眠気に襲われ、顔を落としているぼくの顔をキャプテンはじぃっとガン見してつぶやます。

「こんなところに、小栗旬おるやん」

いつものぼくならは「なんでやねん!」
とつっこみますが、

小栗旬
oguri350.jpg


という響きがあまりに嬉しすぎて、少しニヤついただけで反応を終えました。

それと同時に、自分の近くに小栗旬がいるという非日常情報を聞いた目の前のおばちゃんは、遠慮がちに顔を上げてぼくをチラ見したのです。

小栗旬と呼ばれまんざらでもなく嬉しそうなぼくと、
'小栗旬かな?'と期待したおばちゃんとの目が合った瞬間、

'ズゥーンッドキッ'という鈍い音が車内に響いた気がしました。


「プププッ」

目が合った1秒後には、おばちゃんは思わず吹き出していました。

「だ、誰が小栗旬やねん」

巻き込み事故から脱するために、慌ててつっこみましたがもう手遅れでした。

「あ、間違えた。市原隼人や」
o071807451290676248714.jpg

キャプテンはおもしろがって見当違いな褒めを続けます。

もう一度ぼくをチラ見して、ざっと目をそらし笑いをこらえるおばちゃんの反応を楽しむかのようにキャプテンは言葉を連ねます。

「チャングンソクでもあるな。
いや、水嶋ヒロ、っぽくもある」

'どこがやねん'という思いが笑いを通り越して怒りに変わる瞬間を迎えつつあるおばちゃんの様子を察したぼくはキャプテンの耳元でささやきました。
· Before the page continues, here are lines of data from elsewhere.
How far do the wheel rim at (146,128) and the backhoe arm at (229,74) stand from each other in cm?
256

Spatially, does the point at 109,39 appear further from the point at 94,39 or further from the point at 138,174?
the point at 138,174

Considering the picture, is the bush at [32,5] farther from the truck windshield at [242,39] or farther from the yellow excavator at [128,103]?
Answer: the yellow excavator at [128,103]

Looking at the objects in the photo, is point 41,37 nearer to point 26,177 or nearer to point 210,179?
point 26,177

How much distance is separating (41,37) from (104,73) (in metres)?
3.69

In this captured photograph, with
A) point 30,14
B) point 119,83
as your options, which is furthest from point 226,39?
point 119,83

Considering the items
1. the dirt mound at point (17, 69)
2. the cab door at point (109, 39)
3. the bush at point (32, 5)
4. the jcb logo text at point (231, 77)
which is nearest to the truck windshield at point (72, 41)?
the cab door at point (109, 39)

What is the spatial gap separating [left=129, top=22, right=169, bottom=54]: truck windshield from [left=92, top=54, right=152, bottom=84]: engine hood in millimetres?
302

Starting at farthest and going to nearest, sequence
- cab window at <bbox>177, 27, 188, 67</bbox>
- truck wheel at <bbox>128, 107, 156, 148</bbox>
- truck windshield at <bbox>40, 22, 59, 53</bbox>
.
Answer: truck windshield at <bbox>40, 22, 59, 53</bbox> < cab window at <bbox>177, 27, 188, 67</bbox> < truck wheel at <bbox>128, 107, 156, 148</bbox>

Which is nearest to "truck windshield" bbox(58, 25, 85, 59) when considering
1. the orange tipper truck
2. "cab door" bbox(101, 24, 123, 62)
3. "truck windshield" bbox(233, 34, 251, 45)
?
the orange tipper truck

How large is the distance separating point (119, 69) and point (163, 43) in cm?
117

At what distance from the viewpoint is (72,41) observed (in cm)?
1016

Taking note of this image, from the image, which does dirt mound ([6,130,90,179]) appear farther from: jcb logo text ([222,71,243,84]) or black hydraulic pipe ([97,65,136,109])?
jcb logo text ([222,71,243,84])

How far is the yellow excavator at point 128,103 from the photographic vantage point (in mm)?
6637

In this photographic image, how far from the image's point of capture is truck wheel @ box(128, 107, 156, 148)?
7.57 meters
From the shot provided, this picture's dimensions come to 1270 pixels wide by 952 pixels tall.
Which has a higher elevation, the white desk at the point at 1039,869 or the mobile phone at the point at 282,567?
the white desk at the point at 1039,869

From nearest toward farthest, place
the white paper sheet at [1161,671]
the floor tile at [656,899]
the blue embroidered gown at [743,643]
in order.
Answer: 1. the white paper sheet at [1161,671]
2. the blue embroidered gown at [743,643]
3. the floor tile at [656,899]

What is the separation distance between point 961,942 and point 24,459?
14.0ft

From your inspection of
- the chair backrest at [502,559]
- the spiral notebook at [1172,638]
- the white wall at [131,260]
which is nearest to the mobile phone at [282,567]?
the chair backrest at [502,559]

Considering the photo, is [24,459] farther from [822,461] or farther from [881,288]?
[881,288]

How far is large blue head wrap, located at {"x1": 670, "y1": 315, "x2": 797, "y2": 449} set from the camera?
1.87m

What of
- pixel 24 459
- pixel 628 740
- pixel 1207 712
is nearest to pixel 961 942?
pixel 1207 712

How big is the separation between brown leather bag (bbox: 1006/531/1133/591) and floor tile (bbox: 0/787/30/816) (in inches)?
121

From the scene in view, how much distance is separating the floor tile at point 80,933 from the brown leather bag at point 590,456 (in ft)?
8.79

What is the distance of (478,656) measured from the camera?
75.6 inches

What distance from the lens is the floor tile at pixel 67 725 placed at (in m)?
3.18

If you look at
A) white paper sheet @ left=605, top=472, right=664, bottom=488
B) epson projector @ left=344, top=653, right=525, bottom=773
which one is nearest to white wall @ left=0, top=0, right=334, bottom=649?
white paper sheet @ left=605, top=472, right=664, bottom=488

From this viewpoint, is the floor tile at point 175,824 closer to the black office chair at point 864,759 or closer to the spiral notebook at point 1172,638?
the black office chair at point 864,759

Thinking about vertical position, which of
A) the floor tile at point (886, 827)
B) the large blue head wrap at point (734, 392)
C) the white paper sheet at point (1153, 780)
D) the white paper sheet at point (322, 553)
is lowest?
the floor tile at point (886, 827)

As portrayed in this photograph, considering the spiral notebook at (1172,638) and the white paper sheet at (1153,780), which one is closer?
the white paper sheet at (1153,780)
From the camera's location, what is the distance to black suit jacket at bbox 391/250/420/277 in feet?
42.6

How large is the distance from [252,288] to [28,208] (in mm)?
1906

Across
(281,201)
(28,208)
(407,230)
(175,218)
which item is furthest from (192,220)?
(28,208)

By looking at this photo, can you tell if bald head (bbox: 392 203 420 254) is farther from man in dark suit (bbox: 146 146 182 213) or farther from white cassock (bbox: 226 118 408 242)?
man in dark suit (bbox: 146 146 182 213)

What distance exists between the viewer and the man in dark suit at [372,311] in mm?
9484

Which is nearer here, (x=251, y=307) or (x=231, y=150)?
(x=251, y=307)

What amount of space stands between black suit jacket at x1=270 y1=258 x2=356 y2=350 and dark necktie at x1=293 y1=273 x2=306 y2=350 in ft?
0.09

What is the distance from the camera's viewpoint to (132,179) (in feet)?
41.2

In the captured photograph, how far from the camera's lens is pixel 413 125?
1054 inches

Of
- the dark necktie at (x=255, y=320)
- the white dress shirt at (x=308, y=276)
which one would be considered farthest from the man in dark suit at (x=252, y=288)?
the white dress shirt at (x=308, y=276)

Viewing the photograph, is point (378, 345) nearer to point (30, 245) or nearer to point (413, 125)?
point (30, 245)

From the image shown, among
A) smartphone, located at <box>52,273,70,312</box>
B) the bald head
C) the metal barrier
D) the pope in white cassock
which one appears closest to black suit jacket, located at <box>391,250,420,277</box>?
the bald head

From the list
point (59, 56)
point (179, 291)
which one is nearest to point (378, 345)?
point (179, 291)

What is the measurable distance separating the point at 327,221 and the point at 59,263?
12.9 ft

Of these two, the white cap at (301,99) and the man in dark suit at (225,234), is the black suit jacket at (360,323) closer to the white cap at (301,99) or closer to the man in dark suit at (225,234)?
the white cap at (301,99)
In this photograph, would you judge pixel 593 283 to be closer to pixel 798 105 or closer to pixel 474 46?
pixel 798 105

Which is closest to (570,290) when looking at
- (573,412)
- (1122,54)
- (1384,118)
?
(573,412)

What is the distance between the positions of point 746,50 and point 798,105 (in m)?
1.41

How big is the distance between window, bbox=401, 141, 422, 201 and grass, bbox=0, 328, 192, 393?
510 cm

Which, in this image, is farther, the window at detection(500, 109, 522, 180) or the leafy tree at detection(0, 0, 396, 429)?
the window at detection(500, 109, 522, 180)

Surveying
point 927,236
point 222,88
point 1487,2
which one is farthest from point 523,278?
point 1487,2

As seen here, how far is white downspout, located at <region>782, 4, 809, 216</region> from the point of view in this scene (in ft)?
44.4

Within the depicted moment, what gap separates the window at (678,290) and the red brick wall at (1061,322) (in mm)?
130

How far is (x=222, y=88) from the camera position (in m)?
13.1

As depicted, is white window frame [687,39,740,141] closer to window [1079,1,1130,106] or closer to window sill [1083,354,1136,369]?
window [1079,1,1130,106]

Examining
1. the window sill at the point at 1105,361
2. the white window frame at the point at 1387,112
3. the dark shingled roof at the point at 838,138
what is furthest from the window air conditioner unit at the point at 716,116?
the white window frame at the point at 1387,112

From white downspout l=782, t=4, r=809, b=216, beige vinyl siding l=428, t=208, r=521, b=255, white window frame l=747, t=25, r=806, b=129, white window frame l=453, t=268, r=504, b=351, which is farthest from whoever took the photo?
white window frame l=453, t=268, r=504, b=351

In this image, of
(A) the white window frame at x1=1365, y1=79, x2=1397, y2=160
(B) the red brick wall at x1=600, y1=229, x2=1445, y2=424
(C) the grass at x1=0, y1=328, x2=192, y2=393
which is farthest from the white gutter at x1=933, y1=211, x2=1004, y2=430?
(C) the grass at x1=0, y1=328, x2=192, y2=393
「本気出してくれ。他にちゃんと他に似てるやつおるやろ?」

彼は整った顔立ちをひょっとこのようにぐにゃっと曲げて言いました。

「麒麟の田村か、しずるの池田かな?」
1415f9791239f415d25cbe364d8895d8f2486bab1422067368.jpgしずる池田


'その辺が妥当'という安堵に満ちた表情のおばちゃんをみてぼくは安心しました。


謎イベントをこなし終えて、最寄りの西桜ヶ丘駅で電車から降ります。

その時ボブは、「ちょっと、大、いってくる。」と言い、トイレに寄りました。

ぼくとキャプテンが、待ち始めて僅か1分後、ボブは満足げな表情でトイレから出てきたのです。

「え?めっちゃ早くない?」
「ほんまに大なん?」

驚くぼくらにボブは飄々と答えます。

「大やで」

「いや、さすがに早すぎるやろ!?」
食い気味に突っ込むキャプテン。

「なんでそんなに早いん?」

「先に拭いてるからな」

「は?
先に拭いてるって、どういうこと?」

「普通の人らは、用を足してから拭くやろ?
だから遅いねん。

俺は、先に拭いておく」


「ん??」
事態が飲み込めないぼくらにボブは説明を続けます。

「座ります。拭きます。大をします。
これで終わりや!!
だから早い!」


「大した後は、拭かへんのか??」

「それを次の時に拭くんや。
前の分を、次の大のときに拭いてるから問題ないやろ?」



さすがにふざけてる、これは嘘やと思いながらぼくとキャプテンは驚きつつも質問します。
「ボブ、
それ、マジで言っとんか?」

「...信じるか信じひんかは、
お前ら次第や」


TO BE CONTINUED 次回もおぶあかした



次回予告

この物語をいつも読んでくださいありがとうございます。
みなさまの存在が励みです。

しかし、最近は公私ともに多忙で、この作品を書く時間が確保できなくなってきています。
来週の話の構想もまだ練っていない状況ですが、読んでくれているみなさんのため、
おもしろい作品を毎週届けれるようにします!

2月10日(金)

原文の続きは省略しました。